A while ago I quoted from a report on the ridiculous kind of grub you get at three-star caffs in San Sebastián. I have not been to any of them, because I cannot imagine that either the expense, the months of waiting to get a table or the food will be really worth it. But very complicated dishes in tiny portions are becoming commonplace; no-one talks about cuisine nouvelle or cuisine minceur any more, but the influence remains.

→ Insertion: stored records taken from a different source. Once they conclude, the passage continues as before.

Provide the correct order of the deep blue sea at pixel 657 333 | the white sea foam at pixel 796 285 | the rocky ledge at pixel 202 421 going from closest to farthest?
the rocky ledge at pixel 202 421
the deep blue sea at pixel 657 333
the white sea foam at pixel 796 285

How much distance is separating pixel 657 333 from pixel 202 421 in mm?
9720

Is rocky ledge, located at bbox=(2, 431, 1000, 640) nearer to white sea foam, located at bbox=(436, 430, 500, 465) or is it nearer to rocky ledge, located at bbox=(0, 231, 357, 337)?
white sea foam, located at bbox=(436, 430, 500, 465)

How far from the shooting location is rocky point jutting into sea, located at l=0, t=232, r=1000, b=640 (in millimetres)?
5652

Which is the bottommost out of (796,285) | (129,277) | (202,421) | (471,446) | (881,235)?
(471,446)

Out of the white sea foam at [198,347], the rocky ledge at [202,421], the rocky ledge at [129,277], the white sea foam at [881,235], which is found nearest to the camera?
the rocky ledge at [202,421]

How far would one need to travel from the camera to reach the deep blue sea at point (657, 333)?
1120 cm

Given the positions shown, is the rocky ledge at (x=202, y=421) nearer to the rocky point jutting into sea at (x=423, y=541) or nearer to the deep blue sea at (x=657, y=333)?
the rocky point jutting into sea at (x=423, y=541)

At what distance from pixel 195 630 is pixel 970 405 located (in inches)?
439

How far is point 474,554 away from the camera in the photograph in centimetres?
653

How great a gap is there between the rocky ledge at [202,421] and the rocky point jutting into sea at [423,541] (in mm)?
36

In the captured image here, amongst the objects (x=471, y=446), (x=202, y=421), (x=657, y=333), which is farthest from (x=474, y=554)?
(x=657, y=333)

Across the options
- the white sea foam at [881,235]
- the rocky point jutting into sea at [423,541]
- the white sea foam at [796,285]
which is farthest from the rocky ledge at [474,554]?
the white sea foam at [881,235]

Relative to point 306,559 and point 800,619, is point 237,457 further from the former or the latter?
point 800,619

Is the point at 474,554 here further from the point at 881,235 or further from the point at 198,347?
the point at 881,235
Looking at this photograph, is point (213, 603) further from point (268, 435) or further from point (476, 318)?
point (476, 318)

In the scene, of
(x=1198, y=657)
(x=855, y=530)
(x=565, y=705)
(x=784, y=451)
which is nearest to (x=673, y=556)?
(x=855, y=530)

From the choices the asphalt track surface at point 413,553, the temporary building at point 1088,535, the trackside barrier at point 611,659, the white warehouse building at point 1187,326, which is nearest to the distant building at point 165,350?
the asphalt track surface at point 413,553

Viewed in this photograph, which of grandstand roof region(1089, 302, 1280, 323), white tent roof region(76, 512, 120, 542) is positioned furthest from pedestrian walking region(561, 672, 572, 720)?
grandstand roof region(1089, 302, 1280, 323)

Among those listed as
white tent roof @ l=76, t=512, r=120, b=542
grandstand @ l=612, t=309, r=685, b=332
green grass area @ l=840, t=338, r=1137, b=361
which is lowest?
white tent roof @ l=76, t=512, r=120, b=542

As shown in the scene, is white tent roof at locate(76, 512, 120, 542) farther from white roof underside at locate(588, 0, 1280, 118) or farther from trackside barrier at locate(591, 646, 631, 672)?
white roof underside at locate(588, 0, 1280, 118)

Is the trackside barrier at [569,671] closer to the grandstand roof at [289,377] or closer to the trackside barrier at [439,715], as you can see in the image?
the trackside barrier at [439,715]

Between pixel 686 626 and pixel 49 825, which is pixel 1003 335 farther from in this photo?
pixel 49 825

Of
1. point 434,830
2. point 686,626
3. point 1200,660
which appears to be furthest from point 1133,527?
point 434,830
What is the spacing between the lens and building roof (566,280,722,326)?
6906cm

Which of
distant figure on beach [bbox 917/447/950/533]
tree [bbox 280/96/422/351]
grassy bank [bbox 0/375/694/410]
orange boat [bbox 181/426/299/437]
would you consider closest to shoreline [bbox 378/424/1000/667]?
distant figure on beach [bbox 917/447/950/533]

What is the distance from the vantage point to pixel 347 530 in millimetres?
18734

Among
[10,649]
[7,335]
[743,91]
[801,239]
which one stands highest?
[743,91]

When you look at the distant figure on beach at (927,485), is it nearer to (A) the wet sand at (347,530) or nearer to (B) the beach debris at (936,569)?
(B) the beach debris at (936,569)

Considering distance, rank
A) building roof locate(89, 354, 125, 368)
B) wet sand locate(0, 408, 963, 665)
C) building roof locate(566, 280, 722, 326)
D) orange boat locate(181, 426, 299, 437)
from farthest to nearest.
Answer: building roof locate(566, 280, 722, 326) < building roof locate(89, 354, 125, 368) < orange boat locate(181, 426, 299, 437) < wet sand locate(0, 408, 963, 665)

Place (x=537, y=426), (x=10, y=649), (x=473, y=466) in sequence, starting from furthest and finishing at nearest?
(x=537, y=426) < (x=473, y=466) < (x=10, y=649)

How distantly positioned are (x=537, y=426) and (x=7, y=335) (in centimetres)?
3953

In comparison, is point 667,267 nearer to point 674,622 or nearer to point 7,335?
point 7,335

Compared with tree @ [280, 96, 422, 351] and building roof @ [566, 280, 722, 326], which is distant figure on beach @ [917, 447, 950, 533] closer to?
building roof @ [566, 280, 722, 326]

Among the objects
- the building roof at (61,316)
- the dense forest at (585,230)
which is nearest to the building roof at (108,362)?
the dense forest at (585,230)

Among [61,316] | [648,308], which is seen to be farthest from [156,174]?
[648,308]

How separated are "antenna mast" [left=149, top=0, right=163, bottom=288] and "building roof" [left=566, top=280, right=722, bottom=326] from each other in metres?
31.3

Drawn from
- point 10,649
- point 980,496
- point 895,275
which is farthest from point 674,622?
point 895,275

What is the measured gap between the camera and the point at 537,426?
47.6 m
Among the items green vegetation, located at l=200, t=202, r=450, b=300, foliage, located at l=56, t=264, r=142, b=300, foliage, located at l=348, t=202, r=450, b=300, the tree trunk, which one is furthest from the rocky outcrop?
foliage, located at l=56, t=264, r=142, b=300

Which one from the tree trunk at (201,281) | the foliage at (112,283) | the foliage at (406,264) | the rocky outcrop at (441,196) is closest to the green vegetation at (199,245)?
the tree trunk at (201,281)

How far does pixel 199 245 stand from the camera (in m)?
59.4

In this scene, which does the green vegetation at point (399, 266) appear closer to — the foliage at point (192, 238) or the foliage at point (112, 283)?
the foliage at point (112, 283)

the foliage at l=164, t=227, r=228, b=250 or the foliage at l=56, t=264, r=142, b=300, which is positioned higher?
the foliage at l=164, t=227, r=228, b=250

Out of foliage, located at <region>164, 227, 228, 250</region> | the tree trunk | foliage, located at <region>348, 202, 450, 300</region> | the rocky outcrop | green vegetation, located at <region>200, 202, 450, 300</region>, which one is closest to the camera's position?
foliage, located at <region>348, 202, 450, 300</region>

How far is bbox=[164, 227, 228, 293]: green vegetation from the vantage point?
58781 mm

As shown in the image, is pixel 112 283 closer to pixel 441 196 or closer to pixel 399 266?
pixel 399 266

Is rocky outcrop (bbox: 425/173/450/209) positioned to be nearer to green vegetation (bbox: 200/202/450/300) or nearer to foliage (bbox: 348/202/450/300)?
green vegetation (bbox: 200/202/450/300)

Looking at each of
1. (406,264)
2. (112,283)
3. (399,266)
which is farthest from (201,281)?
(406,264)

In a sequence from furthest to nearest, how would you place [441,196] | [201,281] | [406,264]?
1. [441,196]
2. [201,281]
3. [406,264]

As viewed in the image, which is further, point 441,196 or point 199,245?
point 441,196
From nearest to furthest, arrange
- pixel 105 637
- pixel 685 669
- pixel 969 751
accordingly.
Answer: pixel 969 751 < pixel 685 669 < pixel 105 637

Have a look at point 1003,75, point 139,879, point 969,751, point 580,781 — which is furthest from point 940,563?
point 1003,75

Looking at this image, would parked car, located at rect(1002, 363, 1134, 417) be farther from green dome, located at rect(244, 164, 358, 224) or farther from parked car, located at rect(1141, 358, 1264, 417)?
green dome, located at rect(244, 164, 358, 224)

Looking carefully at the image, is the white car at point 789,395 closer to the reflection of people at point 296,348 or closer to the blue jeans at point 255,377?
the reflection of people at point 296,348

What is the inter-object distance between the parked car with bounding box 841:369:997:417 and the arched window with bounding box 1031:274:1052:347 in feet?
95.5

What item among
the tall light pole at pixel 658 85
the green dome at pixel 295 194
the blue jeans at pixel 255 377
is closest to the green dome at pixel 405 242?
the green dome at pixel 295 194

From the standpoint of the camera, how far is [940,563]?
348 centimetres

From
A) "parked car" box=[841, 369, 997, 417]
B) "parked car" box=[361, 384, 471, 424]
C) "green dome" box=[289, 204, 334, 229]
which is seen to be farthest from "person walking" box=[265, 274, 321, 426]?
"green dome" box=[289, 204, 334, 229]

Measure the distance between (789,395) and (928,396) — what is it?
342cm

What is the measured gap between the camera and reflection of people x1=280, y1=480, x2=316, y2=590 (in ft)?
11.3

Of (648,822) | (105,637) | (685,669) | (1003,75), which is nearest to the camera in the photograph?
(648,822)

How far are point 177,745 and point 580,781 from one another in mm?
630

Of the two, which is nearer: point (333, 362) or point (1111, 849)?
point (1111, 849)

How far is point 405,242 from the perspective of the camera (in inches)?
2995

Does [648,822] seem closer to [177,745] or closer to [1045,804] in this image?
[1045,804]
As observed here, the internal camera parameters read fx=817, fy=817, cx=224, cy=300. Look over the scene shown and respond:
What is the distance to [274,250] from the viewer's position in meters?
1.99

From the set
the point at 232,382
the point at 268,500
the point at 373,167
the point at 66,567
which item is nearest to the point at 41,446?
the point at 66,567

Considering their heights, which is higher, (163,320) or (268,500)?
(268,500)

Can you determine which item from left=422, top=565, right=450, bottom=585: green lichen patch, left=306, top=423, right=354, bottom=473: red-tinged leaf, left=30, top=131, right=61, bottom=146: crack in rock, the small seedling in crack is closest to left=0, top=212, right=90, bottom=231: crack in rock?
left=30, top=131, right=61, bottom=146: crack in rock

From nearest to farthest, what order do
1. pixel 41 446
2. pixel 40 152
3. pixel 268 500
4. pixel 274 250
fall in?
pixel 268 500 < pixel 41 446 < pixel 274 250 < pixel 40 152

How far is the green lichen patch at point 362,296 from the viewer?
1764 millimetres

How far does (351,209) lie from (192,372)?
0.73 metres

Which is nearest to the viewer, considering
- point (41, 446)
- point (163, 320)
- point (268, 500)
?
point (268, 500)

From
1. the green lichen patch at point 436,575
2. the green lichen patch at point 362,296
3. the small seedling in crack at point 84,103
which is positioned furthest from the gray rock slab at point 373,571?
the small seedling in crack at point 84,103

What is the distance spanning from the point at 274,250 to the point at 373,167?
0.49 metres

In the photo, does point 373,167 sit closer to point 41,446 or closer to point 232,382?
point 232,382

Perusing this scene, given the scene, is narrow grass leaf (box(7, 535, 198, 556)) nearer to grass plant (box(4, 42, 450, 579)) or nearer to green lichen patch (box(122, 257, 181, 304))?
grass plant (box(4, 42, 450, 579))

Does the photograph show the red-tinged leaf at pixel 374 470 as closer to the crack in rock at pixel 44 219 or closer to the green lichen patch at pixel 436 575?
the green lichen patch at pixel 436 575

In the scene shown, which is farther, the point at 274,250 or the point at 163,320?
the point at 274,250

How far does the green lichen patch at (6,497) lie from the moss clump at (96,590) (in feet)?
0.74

At the moment, either from the goodness of their hearts or because they are doing poor business during the recession, most of the Michelin-starred restaurants in London are offering excellent deals on mid-week lunches; you can have three courses for half or even a quarter of the cost of their grand menus. The really elaborate dishes are excluded, but the quality is no less and the service just as assiduous.

Grumio and I, sometimes with our wives and sometimes as two old codgers, have been working through the best ones at the rate of one a month or so, and very enjoyable it has been. It is an intellectual as well as a gastronomic pleasure; one tries to guess what the dish of Ravioli of Lobster and Scallop with Caramelised Cauliflower, Peanut Butter and Smoked Whimberry Purée is going to look like, let alone taste like, and will the Confit of Pork Belly with Fricassée of Paimpol Bean, Pineapple and Coconut Sauce be as good as it sounds? Ah, and for dessert how about this Buckthorn Parfait with Fig Compote, White Miso Ice Cream and Yuzu Sauce?

It never disappoints, though sometimes it is not quite as one imagined. It may be surprising when something that was described lyrically in fifty words arrives in the middle of a huge white plate looking like a bloodstained golfball with a couple of tea-leaves on top; by then they will have taken your menus away and you may have forgotten what you ordered, but anyway the waiter is going to tell you again, at length.

And the beauty is that such lunching is an economy, really. Doing it once and then having a bacon butty the next day will cost no more than having a prawn cocktail, steak-and-chips and apple crumble sort of thing, twice. Provided, that is, that with your high class deal you have restricted yourself to one glass of the house wine and skipped the £7.50 aperitif.

2 comments:

PennyG said...

Oh go on, do tell us which ones you've been to.

Tony said...

Well, recently, Hibiscus, Club Gascon, Lutyens, Brown's Hotel, Roast, Roussillon, The Square.